_ENTRIES PROVIDED_.
┌────────

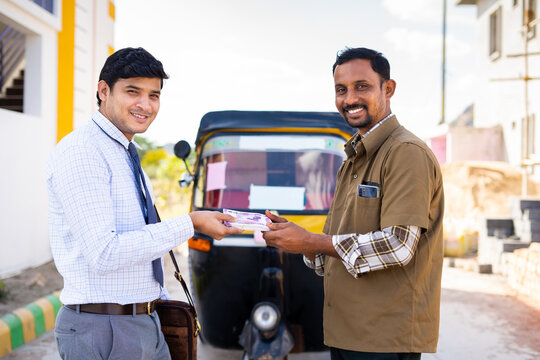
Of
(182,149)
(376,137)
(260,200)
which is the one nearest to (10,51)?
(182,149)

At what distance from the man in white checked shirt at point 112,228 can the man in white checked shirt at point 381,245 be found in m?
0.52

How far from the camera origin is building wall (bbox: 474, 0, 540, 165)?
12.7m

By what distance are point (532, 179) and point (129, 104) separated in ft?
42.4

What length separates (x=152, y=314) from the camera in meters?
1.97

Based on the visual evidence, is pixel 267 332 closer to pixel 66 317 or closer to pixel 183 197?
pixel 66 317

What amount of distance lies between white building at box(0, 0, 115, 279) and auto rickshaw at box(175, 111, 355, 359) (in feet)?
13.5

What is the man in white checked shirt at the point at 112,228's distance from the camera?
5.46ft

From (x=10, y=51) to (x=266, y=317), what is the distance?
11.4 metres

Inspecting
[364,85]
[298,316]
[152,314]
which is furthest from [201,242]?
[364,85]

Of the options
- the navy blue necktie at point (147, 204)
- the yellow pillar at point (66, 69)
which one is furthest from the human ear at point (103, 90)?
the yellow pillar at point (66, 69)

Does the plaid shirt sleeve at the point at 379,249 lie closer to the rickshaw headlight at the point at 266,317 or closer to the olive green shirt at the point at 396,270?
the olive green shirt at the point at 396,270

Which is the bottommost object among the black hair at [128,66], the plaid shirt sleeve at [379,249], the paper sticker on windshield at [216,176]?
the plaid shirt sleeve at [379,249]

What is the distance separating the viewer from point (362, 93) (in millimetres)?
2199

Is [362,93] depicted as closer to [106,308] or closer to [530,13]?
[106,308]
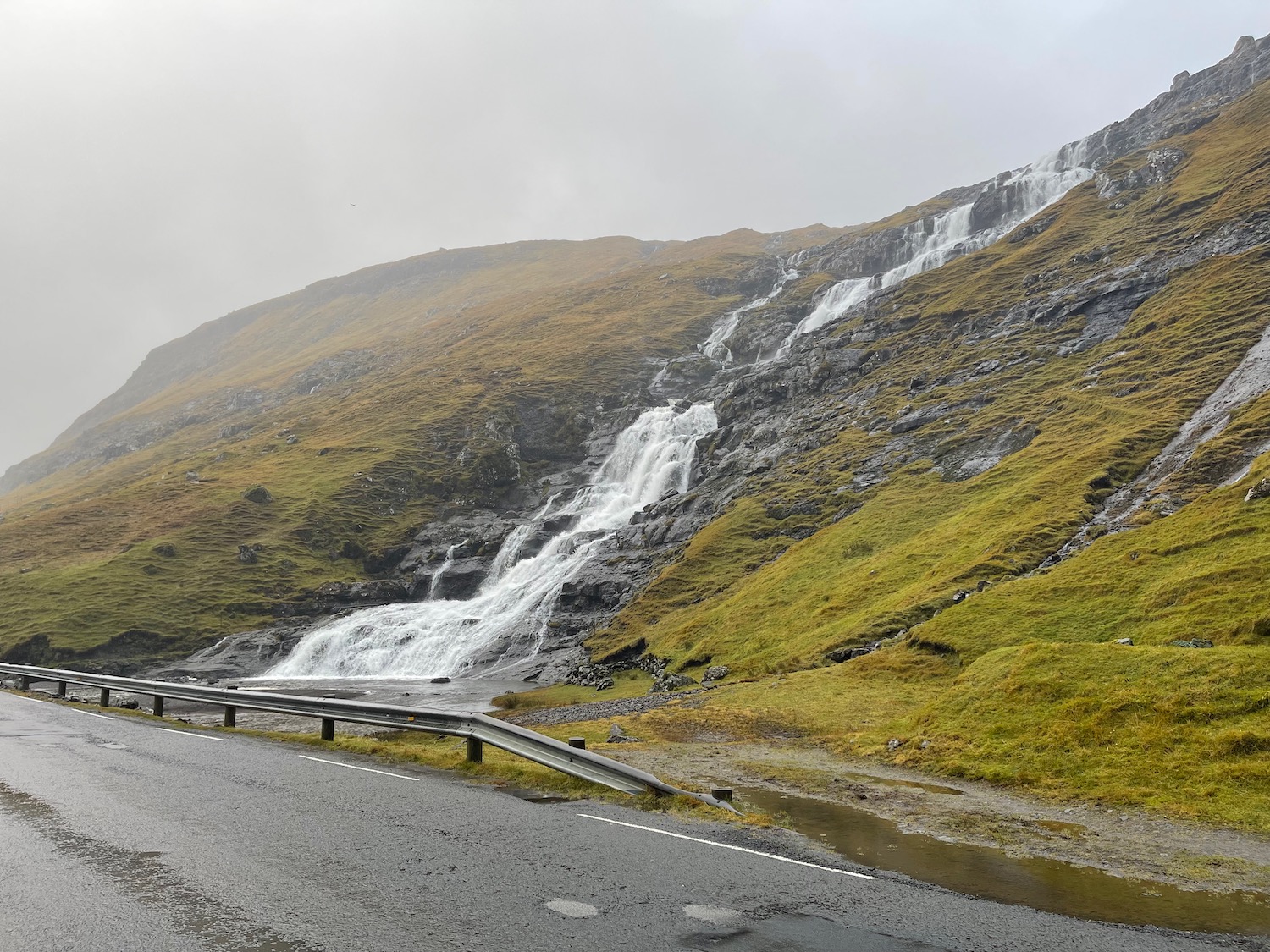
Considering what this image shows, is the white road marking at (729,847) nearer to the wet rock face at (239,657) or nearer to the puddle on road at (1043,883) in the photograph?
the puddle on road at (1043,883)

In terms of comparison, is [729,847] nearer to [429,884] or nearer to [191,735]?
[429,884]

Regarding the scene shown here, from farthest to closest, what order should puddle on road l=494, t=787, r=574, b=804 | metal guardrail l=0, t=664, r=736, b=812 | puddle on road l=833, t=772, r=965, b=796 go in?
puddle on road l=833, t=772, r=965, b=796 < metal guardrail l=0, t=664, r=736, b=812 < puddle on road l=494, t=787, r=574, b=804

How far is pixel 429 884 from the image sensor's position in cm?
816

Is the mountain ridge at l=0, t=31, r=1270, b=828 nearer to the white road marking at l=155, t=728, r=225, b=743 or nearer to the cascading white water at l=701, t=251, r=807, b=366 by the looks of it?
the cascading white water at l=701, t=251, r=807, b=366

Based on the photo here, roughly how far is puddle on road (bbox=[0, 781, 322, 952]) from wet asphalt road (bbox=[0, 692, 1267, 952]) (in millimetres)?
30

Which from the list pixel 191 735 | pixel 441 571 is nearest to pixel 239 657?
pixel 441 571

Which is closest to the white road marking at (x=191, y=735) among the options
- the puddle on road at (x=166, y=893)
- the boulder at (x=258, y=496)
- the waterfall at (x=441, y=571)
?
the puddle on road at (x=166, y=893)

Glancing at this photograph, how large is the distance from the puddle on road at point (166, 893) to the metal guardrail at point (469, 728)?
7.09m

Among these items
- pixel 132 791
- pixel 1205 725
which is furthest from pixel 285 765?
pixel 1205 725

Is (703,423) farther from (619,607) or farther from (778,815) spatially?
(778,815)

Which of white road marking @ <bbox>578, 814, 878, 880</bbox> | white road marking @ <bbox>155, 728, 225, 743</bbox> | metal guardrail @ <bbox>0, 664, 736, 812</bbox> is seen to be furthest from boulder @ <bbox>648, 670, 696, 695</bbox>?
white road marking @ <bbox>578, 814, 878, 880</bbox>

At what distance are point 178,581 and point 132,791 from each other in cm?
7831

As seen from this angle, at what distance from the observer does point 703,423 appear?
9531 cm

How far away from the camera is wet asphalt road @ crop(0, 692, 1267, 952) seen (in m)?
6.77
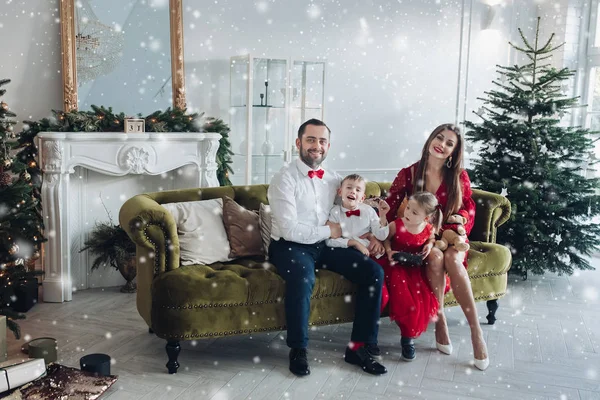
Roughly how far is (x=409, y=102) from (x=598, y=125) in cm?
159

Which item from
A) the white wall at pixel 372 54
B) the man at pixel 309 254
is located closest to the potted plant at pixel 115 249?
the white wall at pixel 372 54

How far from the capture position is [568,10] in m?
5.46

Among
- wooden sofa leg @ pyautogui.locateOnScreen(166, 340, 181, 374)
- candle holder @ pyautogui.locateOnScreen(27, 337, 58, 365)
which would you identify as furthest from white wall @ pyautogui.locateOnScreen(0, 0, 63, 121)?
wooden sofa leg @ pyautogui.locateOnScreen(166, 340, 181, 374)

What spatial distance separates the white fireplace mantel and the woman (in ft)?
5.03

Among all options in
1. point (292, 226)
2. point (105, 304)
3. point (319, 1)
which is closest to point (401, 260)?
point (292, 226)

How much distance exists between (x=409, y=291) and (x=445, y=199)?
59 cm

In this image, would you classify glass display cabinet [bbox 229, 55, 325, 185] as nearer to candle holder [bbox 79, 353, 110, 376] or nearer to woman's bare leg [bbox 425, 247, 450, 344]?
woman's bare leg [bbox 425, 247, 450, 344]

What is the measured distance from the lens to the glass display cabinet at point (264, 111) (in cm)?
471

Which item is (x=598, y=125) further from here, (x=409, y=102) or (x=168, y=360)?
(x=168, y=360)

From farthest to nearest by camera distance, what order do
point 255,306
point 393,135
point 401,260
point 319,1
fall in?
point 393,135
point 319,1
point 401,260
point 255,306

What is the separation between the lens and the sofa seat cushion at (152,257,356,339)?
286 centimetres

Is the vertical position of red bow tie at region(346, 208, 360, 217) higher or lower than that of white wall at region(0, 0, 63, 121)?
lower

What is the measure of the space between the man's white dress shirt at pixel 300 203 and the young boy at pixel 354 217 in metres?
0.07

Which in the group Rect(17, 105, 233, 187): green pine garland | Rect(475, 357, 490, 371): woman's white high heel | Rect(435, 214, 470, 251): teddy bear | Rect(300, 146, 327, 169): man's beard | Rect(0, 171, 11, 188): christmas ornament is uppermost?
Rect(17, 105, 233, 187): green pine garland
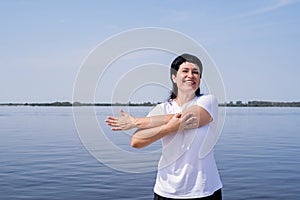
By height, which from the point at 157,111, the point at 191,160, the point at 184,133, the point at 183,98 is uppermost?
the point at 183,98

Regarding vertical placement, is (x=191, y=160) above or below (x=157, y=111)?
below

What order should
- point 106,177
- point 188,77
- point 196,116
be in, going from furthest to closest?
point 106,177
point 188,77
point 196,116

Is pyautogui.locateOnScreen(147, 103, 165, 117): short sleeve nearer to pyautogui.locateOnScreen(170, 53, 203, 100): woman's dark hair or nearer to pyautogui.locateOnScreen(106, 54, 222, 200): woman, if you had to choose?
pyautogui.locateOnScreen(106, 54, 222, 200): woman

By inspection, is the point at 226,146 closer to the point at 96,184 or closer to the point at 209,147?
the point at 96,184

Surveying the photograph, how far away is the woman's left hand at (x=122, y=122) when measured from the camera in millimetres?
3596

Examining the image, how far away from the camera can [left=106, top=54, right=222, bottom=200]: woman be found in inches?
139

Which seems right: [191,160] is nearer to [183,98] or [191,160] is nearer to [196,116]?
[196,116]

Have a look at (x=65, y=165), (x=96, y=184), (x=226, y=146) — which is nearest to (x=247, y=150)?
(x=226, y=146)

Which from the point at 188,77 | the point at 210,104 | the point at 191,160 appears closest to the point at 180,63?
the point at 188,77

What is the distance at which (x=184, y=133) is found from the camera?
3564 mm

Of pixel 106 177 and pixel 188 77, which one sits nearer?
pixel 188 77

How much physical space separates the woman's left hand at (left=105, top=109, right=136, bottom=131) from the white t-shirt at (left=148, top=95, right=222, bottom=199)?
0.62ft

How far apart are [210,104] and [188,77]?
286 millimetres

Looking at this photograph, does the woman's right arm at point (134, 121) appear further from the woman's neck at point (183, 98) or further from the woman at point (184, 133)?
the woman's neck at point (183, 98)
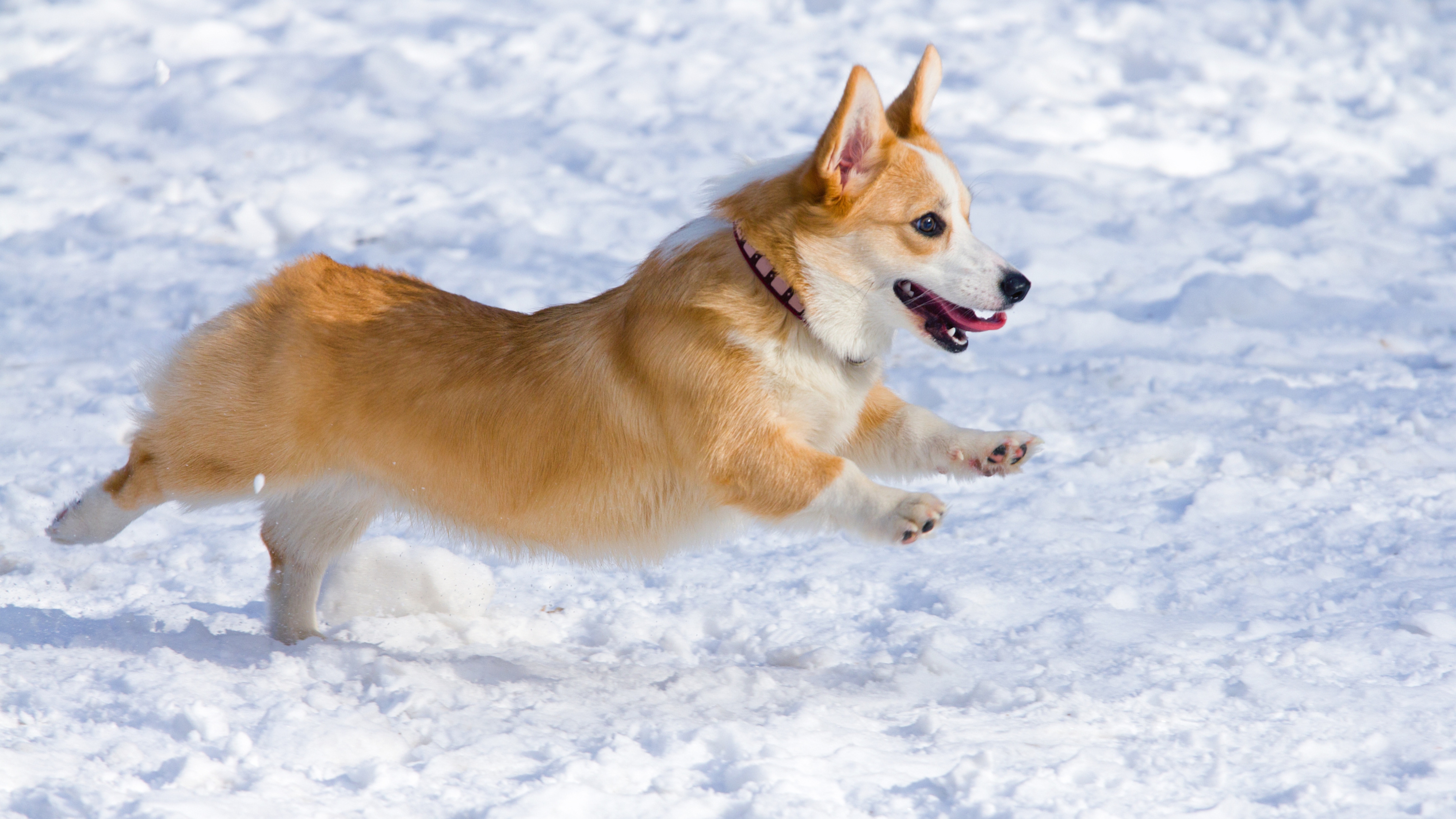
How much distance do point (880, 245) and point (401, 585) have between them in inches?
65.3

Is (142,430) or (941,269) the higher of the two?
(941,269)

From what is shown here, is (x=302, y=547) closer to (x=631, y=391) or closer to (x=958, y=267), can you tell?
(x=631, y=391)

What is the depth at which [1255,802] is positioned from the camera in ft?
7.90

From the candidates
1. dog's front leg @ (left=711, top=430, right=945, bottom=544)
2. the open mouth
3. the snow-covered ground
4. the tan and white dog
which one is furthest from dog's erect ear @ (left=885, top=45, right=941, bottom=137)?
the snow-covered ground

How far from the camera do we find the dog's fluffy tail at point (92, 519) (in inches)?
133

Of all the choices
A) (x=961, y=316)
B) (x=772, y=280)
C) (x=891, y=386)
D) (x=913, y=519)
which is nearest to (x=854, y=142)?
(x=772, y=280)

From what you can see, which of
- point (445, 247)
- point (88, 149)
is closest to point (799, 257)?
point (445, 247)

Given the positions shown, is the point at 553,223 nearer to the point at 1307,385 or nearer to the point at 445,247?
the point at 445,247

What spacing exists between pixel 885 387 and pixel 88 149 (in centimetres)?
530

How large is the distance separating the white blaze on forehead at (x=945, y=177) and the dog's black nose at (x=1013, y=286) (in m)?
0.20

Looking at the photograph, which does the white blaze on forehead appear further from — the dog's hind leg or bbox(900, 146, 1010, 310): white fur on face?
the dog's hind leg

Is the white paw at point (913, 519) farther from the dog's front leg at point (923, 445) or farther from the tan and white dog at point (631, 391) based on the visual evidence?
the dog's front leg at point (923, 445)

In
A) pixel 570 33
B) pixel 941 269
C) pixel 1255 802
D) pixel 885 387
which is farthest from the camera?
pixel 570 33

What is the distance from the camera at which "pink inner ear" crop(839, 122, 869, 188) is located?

└────────

_WORK TO COMPLETE_. Take the line with "What is the depth" and all lines after it to the last line, and reproduce them exactly.

_REPLY TO THE EXERCISE_.
What is the depth at which [1255,802] is positioned from the camera in ft?
7.90

From the candidates
1. dog's front leg @ (left=711, top=430, right=945, bottom=544)
2. the open mouth
3. the snow-covered ground
4. the tan and white dog
which one is furthest from dog's erect ear @ (left=885, top=45, right=941, bottom=137)?
the snow-covered ground

How far from the camera do we find the dog's fluffy tail at point (92, 519) (in inches)?
133

Of all the choices
A) (x=961, y=316)
B) (x=772, y=280)
C) (x=891, y=386)
D) (x=913, y=519)
which is nearest to (x=854, y=142)?
(x=772, y=280)

From what you can see, which of
- point (445, 247)
- point (88, 149)
is closest to point (799, 257)?
point (445, 247)

Given the positions shown, is the point at 553,223 nearer to the point at 1307,385 or nearer to the point at 445,247?
the point at 445,247

What spacing exists between pixel 885 387 and pixel 88 149 (in centimetres)?
530

How large is the distance separating the white blaze on forehead at (x=945, y=177) and the dog's black nose at (x=1013, y=286) (in m)?
0.20

Looking at the photograph, which does the white blaze on forehead appear further from — the dog's hind leg or bbox(900, 146, 1010, 310): white fur on face?
the dog's hind leg

Is the white paw at point (913, 519) farther from the dog's front leg at point (923, 445) or farther from the tan and white dog at point (631, 391) based on the visual evidence?
the dog's front leg at point (923, 445)

In
A) pixel 570 33
B) pixel 941 269
C) pixel 1255 802
D) pixel 885 387
which is farthest from the camera?
pixel 570 33

What is the distance from the camera at which "pink inner ear" crop(839, 122, 869, 188) is located?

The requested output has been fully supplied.